## STATED GOAL 1
Answer these questions from the MEX sukuk text, putting each answer on its own line marked with the same letter.
(a) Which company owns highway operator MEX II Sdn Bhd?
(b) To what date did the issuer seek a further extension of the maturity?
(c) What is the SC lodgement expiry date for the RM2.21bil subordinated sukuk?
## STATED GOAL 2
List every detail about the two proposed bonds that, according to the MEX sukuk text, the highway concessionaire did not specify.

## SELECTED TEXT
"""
Highway operator MEX II Sdn Bhd is owned by Maju Holdings Sdn Bhd.

The rating action follows a non-payment on the principal and profit totalling RM107.8mil on the outstanding sukuk of RM1.3bil on due date, the rating agency said.

The non-payment is after two previous extensions granted by sukuk holders in the past.

MARC Ratings said it understands that the issuer had engaged with the sukuk holders about a possible further extension of the maturity date to March 31, 2022 but failed to obtain their consent.

Meanwhile, according to MEX I Capital Bhd’s lodgement with the Securities Commission (SC) website, it said it has proposed to issue two Islamic bonds or sukuk with a collective value of more than RM3bil under the Musharakah principle.

MEX I Capital is the parent company of Maju Expressway Sdn Bhd (MESB). The holding company of both MEX I Capital and MESB is Maju Holdings Sdn Bhd.

MEX I said the proposed Islamic bonds comprised of RM2.21bil subordinated sukuk and RM1.13bil senior sukuk programmes.

However, the highway concessionaire did not specify the issuance dates and durations of the bonds, the securities’ annual profit rates, and how the proceeds from the two bond issuances will be used.

The lodgement dates for the RM2.21bil subordinated sukuk and RM1.13bil senior sukuk programmes were on Wednesday (Jan 5) and last Friday, according to MEX I.

MEX I added that the SC lodgement expiry date for the RM2.21bil subordinated sukuk was on May 23 while the RM1.13bil senior sukuk’s was on March 30.
"""
## PROVIDED INFORMATION
"""
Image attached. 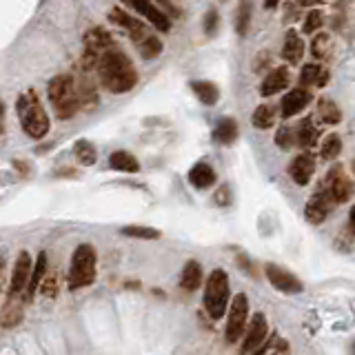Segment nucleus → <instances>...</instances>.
Here are the masks:
<instances>
[{"label": "nucleus", "mask_w": 355, "mask_h": 355, "mask_svg": "<svg viewBox=\"0 0 355 355\" xmlns=\"http://www.w3.org/2000/svg\"><path fill=\"white\" fill-rule=\"evenodd\" d=\"M298 3H300L302 7H313V5H320V3H324V0H298Z\"/></svg>", "instance_id": "c03bdc74"}, {"label": "nucleus", "mask_w": 355, "mask_h": 355, "mask_svg": "<svg viewBox=\"0 0 355 355\" xmlns=\"http://www.w3.org/2000/svg\"><path fill=\"white\" fill-rule=\"evenodd\" d=\"M127 5L129 7H133L138 14H140L142 18H147V21H149L158 32H169L171 29V21H169V14L166 12H162V9H158L155 5H153V0H125Z\"/></svg>", "instance_id": "1a4fd4ad"}, {"label": "nucleus", "mask_w": 355, "mask_h": 355, "mask_svg": "<svg viewBox=\"0 0 355 355\" xmlns=\"http://www.w3.org/2000/svg\"><path fill=\"white\" fill-rule=\"evenodd\" d=\"M231 304V291H229V278L222 269L211 271L209 280L204 287V309L213 320H220L229 311Z\"/></svg>", "instance_id": "39448f33"}, {"label": "nucleus", "mask_w": 355, "mask_h": 355, "mask_svg": "<svg viewBox=\"0 0 355 355\" xmlns=\"http://www.w3.org/2000/svg\"><path fill=\"white\" fill-rule=\"evenodd\" d=\"M335 206L333 195L329 193V189H320L318 193H313V198L309 200V204L304 206V215L311 224H320L331 215Z\"/></svg>", "instance_id": "9d476101"}, {"label": "nucleus", "mask_w": 355, "mask_h": 355, "mask_svg": "<svg viewBox=\"0 0 355 355\" xmlns=\"http://www.w3.org/2000/svg\"><path fill=\"white\" fill-rule=\"evenodd\" d=\"M3 282H5V258L0 255V289H3Z\"/></svg>", "instance_id": "79ce46f5"}, {"label": "nucleus", "mask_w": 355, "mask_h": 355, "mask_svg": "<svg viewBox=\"0 0 355 355\" xmlns=\"http://www.w3.org/2000/svg\"><path fill=\"white\" fill-rule=\"evenodd\" d=\"M327 189H329V193L333 195V200H335V204H340V202H347L351 195H353V182L349 180L347 175L342 173V169H338V166H335V169H331V173H329V178H327Z\"/></svg>", "instance_id": "ddd939ff"}, {"label": "nucleus", "mask_w": 355, "mask_h": 355, "mask_svg": "<svg viewBox=\"0 0 355 355\" xmlns=\"http://www.w3.org/2000/svg\"><path fill=\"white\" fill-rule=\"evenodd\" d=\"M251 18H253L251 3L249 0H240L238 9H235V32H238L240 36H246V32H249Z\"/></svg>", "instance_id": "bb28decb"}, {"label": "nucleus", "mask_w": 355, "mask_h": 355, "mask_svg": "<svg viewBox=\"0 0 355 355\" xmlns=\"http://www.w3.org/2000/svg\"><path fill=\"white\" fill-rule=\"evenodd\" d=\"M349 226H351V231H353V235H355V204H353V209H351V213H349Z\"/></svg>", "instance_id": "37998d69"}, {"label": "nucleus", "mask_w": 355, "mask_h": 355, "mask_svg": "<svg viewBox=\"0 0 355 355\" xmlns=\"http://www.w3.org/2000/svg\"><path fill=\"white\" fill-rule=\"evenodd\" d=\"M304 56V43L302 38L295 34V32H289L287 38H284V45H282V58L287 61L289 65H298Z\"/></svg>", "instance_id": "aec40b11"}, {"label": "nucleus", "mask_w": 355, "mask_h": 355, "mask_svg": "<svg viewBox=\"0 0 355 355\" xmlns=\"http://www.w3.org/2000/svg\"><path fill=\"white\" fill-rule=\"evenodd\" d=\"M56 293H58V280H56V278L47 280V282L43 284V295H47V298H52V295H56Z\"/></svg>", "instance_id": "ea45409f"}, {"label": "nucleus", "mask_w": 355, "mask_h": 355, "mask_svg": "<svg viewBox=\"0 0 355 355\" xmlns=\"http://www.w3.org/2000/svg\"><path fill=\"white\" fill-rule=\"evenodd\" d=\"M47 94H49V100H52L56 116L61 118V120H69V118H74L78 114V109H80L76 78L72 74L56 76L54 80L49 83Z\"/></svg>", "instance_id": "20e7f679"}, {"label": "nucleus", "mask_w": 355, "mask_h": 355, "mask_svg": "<svg viewBox=\"0 0 355 355\" xmlns=\"http://www.w3.org/2000/svg\"><path fill=\"white\" fill-rule=\"evenodd\" d=\"M213 138L220 144H233L235 138H238V122H235L233 118H222V120H218V125H215Z\"/></svg>", "instance_id": "4be33fe9"}, {"label": "nucleus", "mask_w": 355, "mask_h": 355, "mask_svg": "<svg viewBox=\"0 0 355 355\" xmlns=\"http://www.w3.org/2000/svg\"><path fill=\"white\" fill-rule=\"evenodd\" d=\"M266 278L275 289L282 293H302V282L287 269H282L278 264H266Z\"/></svg>", "instance_id": "f8f14e48"}, {"label": "nucleus", "mask_w": 355, "mask_h": 355, "mask_svg": "<svg viewBox=\"0 0 355 355\" xmlns=\"http://www.w3.org/2000/svg\"><path fill=\"white\" fill-rule=\"evenodd\" d=\"M289 173L293 178V182L298 186H304L311 182V178L315 173V160L311 153H300L289 166Z\"/></svg>", "instance_id": "2eb2a0df"}, {"label": "nucleus", "mask_w": 355, "mask_h": 355, "mask_svg": "<svg viewBox=\"0 0 355 355\" xmlns=\"http://www.w3.org/2000/svg\"><path fill=\"white\" fill-rule=\"evenodd\" d=\"M213 200H215V204H229V202H231V191H229V186H220V191L213 195Z\"/></svg>", "instance_id": "58836bf2"}, {"label": "nucleus", "mask_w": 355, "mask_h": 355, "mask_svg": "<svg viewBox=\"0 0 355 355\" xmlns=\"http://www.w3.org/2000/svg\"><path fill=\"white\" fill-rule=\"evenodd\" d=\"M96 249L92 244H80L74 251L72 266H69V289H83L89 287L96 280Z\"/></svg>", "instance_id": "423d86ee"}, {"label": "nucleus", "mask_w": 355, "mask_h": 355, "mask_svg": "<svg viewBox=\"0 0 355 355\" xmlns=\"http://www.w3.org/2000/svg\"><path fill=\"white\" fill-rule=\"evenodd\" d=\"M109 166L116 171H125V173L140 171V164H138L136 155H131L129 151H114L109 155Z\"/></svg>", "instance_id": "5701e85b"}, {"label": "nucleus", "mask_w": 355, "mask_h": 355, "mask_svg": "<svg viewBox=\"0 0 355 355\" xmlns=\"http://www.w3.org/2000/svg\"><path fill=\"white\" fill-rule=\"evenodd\" d=\"M122 235H129V238H138V240H158L160 238V231L151 229V226H122Z\"/></svg>", "instance_id": "2f4dec72"}, {"label": "nucleus", "mask_w": 355, "mask_h": 355, "mask_svg": "<svg viewBox=\"0 0 355 355\" xmlns=\"http://www.w3.org/2000/svg\"><path fill=\"white\" fill-rule=\"evenodd\" d=\"M253 127H258V129H271L275 125V107L273 105H260L258 109L253 111V118H251Z\"/></svg>", "instance_id": "c85d7f7f"}, {"label": "nucleus", "mask_w": 355, "mask_h": 355, "mask_svg": "<svg viewBox=\"0 0 355 355\" xmlns=\"http://www.w3.org/2000/svg\"><path fill=\"white\" fill-rule=\"evenodd\" d=\"M191 89H193V94L198 96V100L209 107L218 103V98H220L218 85H213L209 80H195V83H191Z\"/></svg>", "instance_id": "b1692460"}, {"label": "nucleus", "mask_w": 355, "mask_h": 355, "mask_svg": "<svg viewBox=\"0 0 355 355\" xmlns=\"http://www.w3.org/2000/svg\"><path fill=\"white\" fill-rule=\"evenodd\" d=\"M21 320H23V302L16 298H9L5 302V307L0 309V327L12 329Z\"/></svg>", "instance_id": "412c9836"}, {"label": "nucleus", "mask_w": 355, "mask_h": 355, "mask_svg": "<svg viewBox=\"0 0 355 355\" xmlns=\"http://www.w3.org/2000/svg\"><path fill=\"white\" fill-rule=\"evenodd\" d=\"M5 131V105L0 103V136Z\"/></svg>", "instance_id": "a19ab883"}, {"label": "nucleus", "mask_w": 355, "mask_h": 355, "mask_svg": "<svg viewBox=\"0 0 355 355\" xmlns=\"http://www.w3.org/2000/svg\"><path fill=\"white\" fill-rule=\"evenodd\" d=\"M218 27H220V16L215 9H209L204 16V34L206 36H213L215 32H218Z\"/></svg>", "instance_id": "e433bc0d"}, {"label": "nucleus", "mask_w": 355, "mask_h": 355, "mask_svg": "<svg viewBox=\"0 0 355 355\" xmlns=\"http://www.w3.org/2000/svg\"><path fill=\"white\" fill-rule=\"evenodd\" d=\"M202 284V264L195 262V260H189L184 264L182 269V275H180V287L184 291H198Z\"/></svg>", "instance_id": "6ab92c4d"}, {"label": "nucleus", "mask_w": 355, "mask_h": 355, "mask_svg": "<svg viewBox=\"0 0 355 355\" xmlns=\"http://www.w3.org/2000/svg\"><path fill=\"white\" fill-rule=\"evenodd\" d=\"M300 83H302V87H311V85L324 87L329 83V72H324V69L318 65H307L300 74Z\"/></svg>", "instance_id": "a878e982"}, {"label": "nucleus", "mask_w": 355, "mask_h": 355, "mask_svg": "<svg viewBox=\"0 0 355 355\" xmlns=\"http://www.w3.org/2000/svg\"><path fill=\"white\" fill-rule=\"evenodd\" d=\"M32 271H34L32 255H29V251H21L14 262L12 280H9V298H18V295L27 291L29 280H32Z\"/></svg>", "instance_id": "6e6552de"}, {"label": "nucleus", "mask_w": 355, "mask_h": 355, "mask_svg": "<svg viewBox=\"0 0 355 355\" xmlns=\"http://www.w3.org/2000/svg\"><path fill=\"white\" fill-rule=\"evenodd\" d=\"M342 151V140H340V136H327L324 138V142H322V158L324 160H335V158L340 155Z\"/></svg>", "instance_id": "72a5a7b5"}, {"label": "nucleus", "mask_w": 355, "mask_h": 355, "mask_svg": "<svg viewBox=\"0 0 355 355\" xmlns=\"http://www.w3.org/2000/svg\"><path fill=\"white\" fill-rule=\"evenodd\" d=\"M45 275H47V253H38L36 266H34V271H32V280H29V287L25 291L27 300H32L34 295H36V291L41 289V282H43Z\"/></svg>", "instance_id": "393cba45"}, {"label": "nucleus", "mask_w": 355, "mask_h": 355, "mask_svg": "<svg viewBox=\"0 0 355 355\" xmlns=\"http://www.w3.org/2000/svg\"><path fill=\"white\" fill-rule=\"evenodd\" d=\"M289 80H291V76H289V69L287 67L273 69V72H269V76H266L264 80H262L260 94L264 98H269L273 94H280V92H284V89L289 87Z\"/></svg>", "instance_id": "dca6fc26"}, {"label": "nucleus", "mask_w": 355, "mask_h": 355, "mask_svg": "<svg viewBox=\"0 0 355 355\" xmlns=\"http://www.w3.org/2000/svg\"><path fill=\"white\" fill-rule=\"evenodd\" d=\"M278 3H280V0H264V7L273 9V7H278Z\"/></svg>", "instance_id": "a18cd8bd"}, {"label": "nucleus", "mask_w": 355, "mask_h": 355, "mask_svg": "<svg viewBox=\"0 0 355 355\" xmlns=\"http://www.w3.org/2000/svg\"><path fill=\"white\" fill-rule=\"evenodd\" d=\"M275 142H278V147H280V149H284V151L291 149V147L298 142V140H295V129H293V127H280L278 133H275Z\"/></svg>", "instance_id": "f704fd0d"}, {"label": "nucleus", "mask_w": 355, "mask_h": 355, "mask_svg": "<svg viewBox=\"0 0 355 355\" xmlns=\"http://www.w3.org/2000/svg\"><path fill=\"white\" fill-rule=\"evenodd\" d=\"M329 47H331V36L329 34H320L313 38V45H311V52L315 58H324L329 54Z\"/></svg>", "instance_id": "c9c22d12"}, {"label": "nucleus", "mask_w": 355, "mask_h": 355, "mask_svg": "<svg viewBox=\"0 0 355 355\" xmlns=\"http://www.w3.org/2000/svg\"><path fill=\"white\" fill-rule=\"evenodd\" d=\"M249 327V298L238 293L229 304V318H226V342H238L240 335Z\"/></svg>", "instance_id": "0eeeda50"}, {"label": "nucleus", "mask_w": 355, "mask_h": 355, "mask_svg": "<svg viewBox=\"0 0 355 355\" xmlns=\"http://www.w3.org/2000/svg\"><path fill=\"white\" fill-rule=\"evenodd\" d=\"M76 89H78V100H80V109H94L98 105V94L94 80L89 78V72H83L76 78Z\"/></svg>", "instance_id": "f3484780"}, {"label": "nucleus", "mask_w": 355, "mask_h": 355, "mask_svg": "<svg viewBox=\"0 0 355 355\" xmlns=\"http://www.w3.org/2000/svg\"><path fill=\"white\" fill-rule=\"evenodd\" d=\"M266 335H269V324H266V318L262 313H255L253 320L249 322V327H246L242 353H255L266 342Z\"/></svg>", "instance_id": "9b49d317"}, {"label": "nucleus", "mask_w": 355, "mask_h": 355, "mask_svg": "<svg viewBox=\"0 0 355 355\" xmlns=\"http://www.w3.org/2000/svg\"><path fill=\"white\" fill-rule=\"evenodd\" d=\"M253 355H289V344L282 338H271V340H266Z\"/></svg>", "instance_id": "473e14b6"}, {"label": "nucleus", "mask_w": 355, "mask_h": 355, "mask_svg": "<svg viewBox=\"0 0 355 355\" xmlns=\"http://www.w3.org/2000/svg\"><path fill=\"white\" fill-rule=\"evenodd\" d=\"M318 111H320V118L327 125H338L342 120V111H340V107L335 105L331 98H320V103H318Z\"/></svg>", "instance_id": "c756f323"}, {"label": "nucleus", "mask_w": 355, "mask_h": 355, "mask_svg": "<svg viewBox=\"0 0 355 355\" xmlns=\"http://www.w3.org/2000/svg\"><path fill=\"white\" fill-rule=\"evenodd\" d=\"M311 100H313V96H311L309 89H304V87H300V89H291V92L282 98V116H284V118L298 116Z\"/></svg>", "instance_id": "4468645a"}, {"label": "nucleus", "mask_w": 355, "mask_h": 355, "mask_svg": "<svg viewBox=\"0 0 355 355\" xmlns=\"http://www.w3.org/2000/svg\"><path fill=\"white\" fill-rule=\"evenodd\" d=\"M96 72L98 78H100V85L111 94H127L138 85V72L133 63L116 45L98 58Z\"/></svg>", "instance_id": "f257e3e1"}, {"label": "nucleus", "mask_w": 355, "mask_h": 355, "mask_svg": "<svg viewBox=\"0 0 355 355\" xmlns=\"http://www.w3.org/2000/svg\"><path fill=\"white\" fill-rule=\"evenodd\" d=\"M109 18L116 25H120L122 29H127V34H129L131 43L136 45L138 54H140L144 61H153V58H158V56L162 54L160 38H158L142 21H138V18L129 16V14L122 12V9H118V7L111 9Z\"/></svg>", "instance_id": "f03ea898"}, {"label": "nucleus", "mask_w": 355, "mask_h": 355, "mask_svg": "<svg viewBox=\"0 0 355 355\" xmlns=\"http://www.w3.org/2000/svg\"><path fill=\"white\" fill-rule=\"evenodd\" d=\"M74 153H76V158H78V162H80V164H87V166L96 164V160H98V153H96V149H94V144L87 142V140H78L76 147H74Z\"/></svg>", "instance_id": "7c9ffc66"}, {"label": "nucleus", "mask_w": 355, "mask_h": 355, "mask_svg": "<svg viewBox=\"0 0 355 355\" xmlns=\"http://www.w3.org/2000/svg\"><path fill=\"white\" fill-rule=\"evenodd\" d=\"M189 182L195 186V189H209V186L215 182V171L209 162H195L189 171Z\"/></svg>", "instance_id": "a211bd4d"}, {"label": "nucleus", "mask_w": 355, "mask_h": 355, "mask_svg": "<svg viewBox=\"0 0 355 355\" xmlns=\"http://www.w3.org/2000/svg\"><path fill=\"white\" fill-rule=\"evenodd\" d=\"M16 111H18V118H21L23 131L29 138L41 140V138H45L49 133V116H47L41 98H38V94L34 92V89H29V92L18 96Z\"/></svg>", "instance_id": "7ed1b4c3"}, {"label": "nucleus", "mask_w": 355, "mask_h": 355, "mask_svg": "<svg viewBox=\"0 0 355 355\" xmlns=\"http://www.w3.org/2000/svg\"><path fill=\"white\" fill-rule=\"evenodd\" d=\"M295 140H298V144L304 147V149H307V147H313L315 140H318V129H315V125L309 120V118L295 127Z\"/></svg>", "instance_id": "cd10ccee"}, {"label": "nucleus", "mask_w": 355, "mask_h": 355, "mask_svg": "<svg viewBox=\"0 0 355 355\" xmlns=\"http://www.w3.org/2000/svg\"><path fill=\"white\" fill-rule=\"evenodd\" d=\"M322 27V14L320 12H311L307 16V21H304L302 29H304V34H313V32H318V29Z\"/></svg>", "instance_id": "4c0bfd02"}]
</instances>
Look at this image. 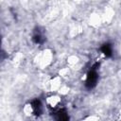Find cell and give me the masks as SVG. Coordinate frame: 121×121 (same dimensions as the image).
I'll use <instances>...</instances> for the list:
<instances>
[{"mask_svg":"<svg viewBox=\"0 0 121 121\" xmlns=\"http://www.w3.org/2000/svg\"><path fill=\"white\" fill-rule=\"evenodd\" d=\"M32 40H33V42H34L35 43H38V44L43 43V41H44L43 36L42 35V33H41L40 31H36V32L34 33V35H33V37H32Z\"/></svg>","mask_w":121,"mask_h":121,"instance_id":"5b68a950","label":"cell"},{"mask_svg":"<svg viewBox=\"0 0 121 121\" xmlns=\"http://www.w3.org/2000/svg\"><path fill=\"white\" fill-rule=\"evenodd\" d=\"M31 107H32V110L34 112L35 114H41L42 112V103L39 99H34L32 100L31 102Z\"/></svg>","mask_w":121,"mask_h":121,"instance_id":"3957f363","label":"cell"},{"mask_svg":"<svg viewBox=\"0 0 121 121\" xmlns=\"http://www.w3.org/2000/svg\"><path fill=\"white\" fill-rule=\"evenodd\" d=\"M55 121H69V116L65 110H59L55 113Z\"/></svg>","mask_w":121,"mask_h":121,"instance_id":"7a4b0ae2","label":"cell"},{"mask_svg":"<svg viewBox=\"0 0 121 121\" xmlns=\"http://www.w3.org/2000/svg\"><path fill=\"white\" fill-rule=\"evenodd\" d=\"M96 67H97V64L93 66L90 69V71L88 72V74H87L85 85H86V87L88 89H93L96 85V82H97V79H98V75H97V72H96Z\"/></svg>","mask_w":121,"mask_h":121,"instance_id":"6da1fadb","label":"cell"},{"mask_svg":"<svg viewBox=\"0 0 121 121\" xmlns=\"http://www.w3.org/2000/svg\"><path fill=\"white\" fill-rule=\"evenodd\" d=\"M101 51L102 53L106 56V57H111L112 55V45L110 43H104L102 46H101Z\"/></svg>","mask_w":121,"mask_h":121,"instance_id":"277c9868","label":"cell"}]
</instances>
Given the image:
"""
## CORRECT OUTPUT 1
(a) Maju Holdings Sdn Bhd
(b) March 31, 2022
(c) May 23

## CORRECT OUTPUT 2
- The issuance dates of the bonds
- The durations of the bonds
- The securities' annual profit rates
- How the proceeds from the two bond issuances will be used